— BEGIN —

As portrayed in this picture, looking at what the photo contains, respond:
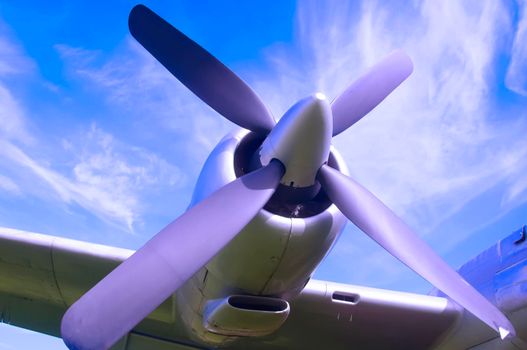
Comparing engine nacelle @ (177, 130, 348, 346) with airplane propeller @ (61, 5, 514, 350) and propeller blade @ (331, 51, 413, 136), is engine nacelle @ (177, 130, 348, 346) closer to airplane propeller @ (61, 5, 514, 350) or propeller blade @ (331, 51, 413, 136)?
airplane propeller @ (61, 5, 514, 350)

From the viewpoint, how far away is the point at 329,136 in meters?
4.50

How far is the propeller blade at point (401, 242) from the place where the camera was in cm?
446

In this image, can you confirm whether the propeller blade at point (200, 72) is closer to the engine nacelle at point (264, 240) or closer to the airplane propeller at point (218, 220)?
the airplane propeller at point (218, 220)

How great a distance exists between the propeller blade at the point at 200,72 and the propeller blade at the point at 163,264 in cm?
77

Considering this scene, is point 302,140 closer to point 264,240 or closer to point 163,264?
point 264,240

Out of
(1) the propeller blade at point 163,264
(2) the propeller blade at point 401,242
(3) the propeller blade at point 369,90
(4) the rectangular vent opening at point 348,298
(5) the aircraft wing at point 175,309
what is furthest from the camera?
(4) the rectangular vent opening at point 348,298

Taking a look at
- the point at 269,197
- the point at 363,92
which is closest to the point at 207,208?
the point at 269,197

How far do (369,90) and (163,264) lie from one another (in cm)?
311

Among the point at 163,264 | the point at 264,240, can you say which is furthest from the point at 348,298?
the point at 163,264

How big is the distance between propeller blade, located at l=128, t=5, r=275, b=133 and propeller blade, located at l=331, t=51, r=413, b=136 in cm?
80

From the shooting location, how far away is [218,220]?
425 cm

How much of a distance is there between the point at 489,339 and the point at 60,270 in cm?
566

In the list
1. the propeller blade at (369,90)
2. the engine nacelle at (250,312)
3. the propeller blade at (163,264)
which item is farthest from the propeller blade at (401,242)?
the engine nacelle at (250,312)

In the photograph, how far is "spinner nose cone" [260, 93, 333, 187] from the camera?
171 inches
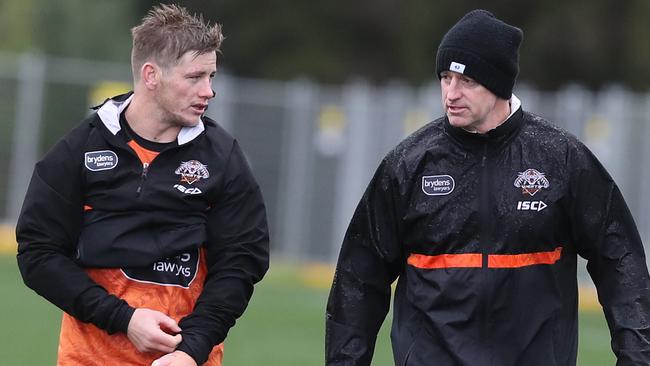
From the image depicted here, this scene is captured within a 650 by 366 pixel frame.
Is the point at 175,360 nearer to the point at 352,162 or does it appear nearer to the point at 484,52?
the point at 484,52

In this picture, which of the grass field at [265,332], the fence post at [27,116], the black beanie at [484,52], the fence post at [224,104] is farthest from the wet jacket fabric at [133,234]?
the fence post at [27,116]

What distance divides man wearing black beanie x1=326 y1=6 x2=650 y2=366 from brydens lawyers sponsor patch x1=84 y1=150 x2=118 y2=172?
1.06m

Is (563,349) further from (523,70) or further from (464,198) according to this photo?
(523,70)

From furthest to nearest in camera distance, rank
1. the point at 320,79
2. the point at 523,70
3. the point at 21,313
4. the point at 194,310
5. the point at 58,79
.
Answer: the point at 320,79 < the point at 523,70 < the point at 58,79 < the point at 21,313 < the point at 194,310

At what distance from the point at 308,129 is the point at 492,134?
16.7 meters

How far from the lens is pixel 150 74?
587cm

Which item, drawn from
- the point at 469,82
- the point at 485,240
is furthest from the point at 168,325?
the point at 469,82

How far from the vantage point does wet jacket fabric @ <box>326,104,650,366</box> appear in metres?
5.83

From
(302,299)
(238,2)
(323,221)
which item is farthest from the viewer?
(238,2)

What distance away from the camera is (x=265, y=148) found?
2325 cm

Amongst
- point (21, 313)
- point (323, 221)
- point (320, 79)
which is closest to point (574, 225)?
point (21, 313)

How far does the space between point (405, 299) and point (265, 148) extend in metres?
17.3

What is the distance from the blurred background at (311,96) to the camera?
62.6 feet

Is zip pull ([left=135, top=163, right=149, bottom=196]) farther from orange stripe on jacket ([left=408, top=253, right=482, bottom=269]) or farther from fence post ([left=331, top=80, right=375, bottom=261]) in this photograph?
fence post ([left=331, top=80, right=375, bottom=261])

— END —

Please rewrite the lines above as a JSON list of strings, one string per line, leaving out blank lines and the pictures.

[
  "As portrayed in this picture, looking at what the photo contains, respond:",
  "Comparing engine nacelle @ (177, 130, 348, 346) with airplane propeller @ (61, 5, 514, 350) and propeller blade @ (331, 51, 413, 136), is engine nacelle @ (177, 130, 348, 346) closer to airplane propeller @ (61, 5, 514, 350) or propeller blade @ (331, 51, 413, 136)?",
  "airplane propeller @ (61, 5, 514, 350)",
  "From the viewpoint, how far away is the point at 329,136 in meters?",
  "4.50",
  "How far is the propeller blade at point (401, 242) from the place where the camera was in cm?",
  "446",
  "In this image, can you confirm whether the propeller blade at point (200, 72) is closer to the engine nacelle at point (264, 240) or closer to the airplane propeller at point (218, 220)?",
  "the airplane propeller at point (218, 220)",
  "How great a distance exists between the propeller blade at the point at 200,72 and the propeller blade at the point at 163,264 in cm?",
  "77",
  "Considering this scene, is point 302,140 closer to point 264,240 or closer to point 163,264?",
  "point 264,240",
  "Out of",
  "(1) the propeller blade at point 163,264",
  "(2) the propeller blade at point 401,242",
  "(3) the propeller blade at point 369,90",
  "(4) the rectangular vent opening at point 348,298",
  "(5) the aircraft wing at point 175,309",
  "what is furthest from the camera?",
  "(4) the rectangular vent opening at point 348,298",
  "Taking a look at",
  "- the point at 269,197",
  "- the point at 363,92",
  "which is closest to the point at 207,208?",
  "the point at 269,197",
  "How far do (369,90) and (163,264) lie from one another (in cm)?",
  "311",
  "Among the point at 163,264 | the point at 264,240, can you say which is furthest from the point at 348,298?",
  "the point at 163,264",
  "How big is the distance between propeller blade, located at l=128, t=5, r=275, b=133 and propeller blade, located at l=331, t=51, r=413, b=136 in cm?",
  "80",
  "From the shooting location, how far away is [218,220]?",
  "425 cm",
  "How much of a distance is there between the point at 489,339 and the point at 60,270 in cm?",
  "566",
  "In the list",
  "1. the propeller blade at (369,90)",
  "2. the engine nacelle at (250,312)",
  "3. the propeller blade at (163,264)",
  "which item is farthest from the propeller blade at (401,242)?",
  "the engine nacelle at (250,312)",
  "In the photograph, how far is \"spinner nose cone\" [260, 93, 333, 187] from the camera?",
  "171 inches",
  "From the image depicted here, this scene is captured within a 650 by 366 pixel frame.",
  "Is the point at 175,360 nearer to the point at 352,162 or does it appear nearer to the point at 484,52?",
  "the point at 484,52",
  "In this picture, which of the grass field at [265,332], the fence post at [27,116], the black beanie at [484,52], the fence post at [224,104] is farthest from the wet jacket fabric at [133,234]?",
  "the fence post at [27,116]",
  "What distance divides man wearing black beanie x1=326 y1=6 x2=650 y2=366 from brydens lawyers sponsor patch x1=84 y1=150 x2=118 y2=172?",
  "1.06m",
  "Is (563,349) further from (523,70) or further from (464,198) according to this photo?",
  "(523,70)",
  "From furthest to nearest in camera distance, rank",
  "1. the point at 320,79",
  "2. the point at 523,70",
  "3. the point at 21,313",
  "4. the point at 194,310",
  "5. the point at 58,79",
  ".",
  "Answer: the point at 320,79 < the point at 523,70 < the point at 58,79 < the point at 21,313 < the point at 194,310",
  "At what distance from the point at 308,129 is the point at 492,134?",
  "16.7 meters",
  "How far from the lens is pixel 150 74?",
  "587cm",
  "Which item, drawn from",
  "- the point at 469,82",
  "- the point at 485,240",
  "is furthest from the point at 168,325?",
  "the point at 469,82",
  "How far from the vantage point does wet jacket fabric @ <box>326,104,650,366</box> appear in metres?",
  "5.83",
  "From",
  "(302,299)",
  "(238,2)",
  "(323,221)",
  "which item is farthest from the viewer?",
  "(238,2)",
  "What distance away from the camera is (x=265, y=148) found?",
  "2325 cm",
  "Amongst",
  "- point (21, 313)",
  "- point (323, 221)",
  "- point (320, 79)",
  "which is closest to point (574, 225)?",
  "point (21, 313)",
  "How far does the space between point (405, 299) and point (265, 148) extend in metres?",
  "17.3",
  "What is the distance from the blurred background at (311,96) to the camera?",
  "62.6 feet",
  "Is zip pull ([left=135, top=163, right=149, bottom=196]) farther from orange stripe on jacket ([left=408, top=253, right=482, bottom=269]) or farther from fence post ([left=331, top=80, right=375, bottom=261]) in this photograph?",
  "fence post ([left=331, top=80, right=375, bottom=261])"
]